WHAT THIS TASK INVOLVES: Return the House of Assembly debate passage below in full, reproducing every word and line unchanged.

SELECTED PASSAGE START

AN HON. MEMBER: (Inaudible).

MR. R. AYLWARD: It is not quite inside the four corners of the Act so I cannot talk about unions today I am told, I would be ruled irrelevant.

Mr. Speaker, I would imagine that any of the people who presently work for the Provincial Government in Labrador and are fired are going to have their Labrador Benefits Agreement eliminated, something they worked very hard to get over the past years. I am surprised that the Member for Naskaupi, who is the Labrador representative in Cabinet, would allow this to happen, Mr. Speaker. I find it very hard to understand how he can justify eliminating the Labrador pay benefits for people who work so hard in his district.

Mr. Speaker, when we were debating the principle of this Bill, and I know the principle has been passed by Members of this House of Assembly, there were a lot of questions asked which were never answered. I still do not understand or have not been given a proper explanation as to why in the schedule to this Act the Chicken Marketing Board is mentioned. Does that freeze the price of chicken for the rest of this year? I do not know. Does it freeze any chicken this year? Mr. Speaker, does it freeze the wages of the people working with the Chicken Marketing Board?

AN HON. MEMBER: (Inaudible).

SELECTED PASSAGE END
INFORMATION SHOWN START

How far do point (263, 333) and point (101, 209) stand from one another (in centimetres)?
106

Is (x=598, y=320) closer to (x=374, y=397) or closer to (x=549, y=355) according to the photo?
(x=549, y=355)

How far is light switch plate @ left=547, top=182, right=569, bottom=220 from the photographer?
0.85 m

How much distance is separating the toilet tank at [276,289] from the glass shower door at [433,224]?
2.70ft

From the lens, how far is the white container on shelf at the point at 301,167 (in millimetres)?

INFORMATION SHOWN END

OUTPUT:
AN HON. MEMBER: (Inaudible).

MR. R. AYLWARD: It is not quite inside the four corners of the Act so I cannot talk about unions today I am told, I would be ruled irrelevant.

Mr. Speaker, I would imagine that any of the people who presently work for the Provincial Government in Labrador and are fired are going to have their Labrador Benefits Agreement eliminated, something they worked very hard to get over the past years. I am surprised that the Member for Naskaupi, who is the Labrador representative in Cabinet, would allow this to happen, Mr. Speaker. I find it very hard to understand how he can justify eliminating the Labrador pay benefits for people who work so hard in his district.

Mr. Speaker, when we were debating the principle of this Bill, and I know the principle has been passed by Members of this House of Assembly, there were a lot of questions asked which were never answered. I still do not understand or have not been given a proper explanation as to why in the schedule to this Act the Chicken Marketing Board is mentioned. Does that freeze the price of chicken for the rest of this year? I do not know. Does it freeze any chicken this year? Mr. Speaker, does it freeze the wages of the people working with the Chicken Marketing Board?

AN HON. MEMBER: (Inaudible).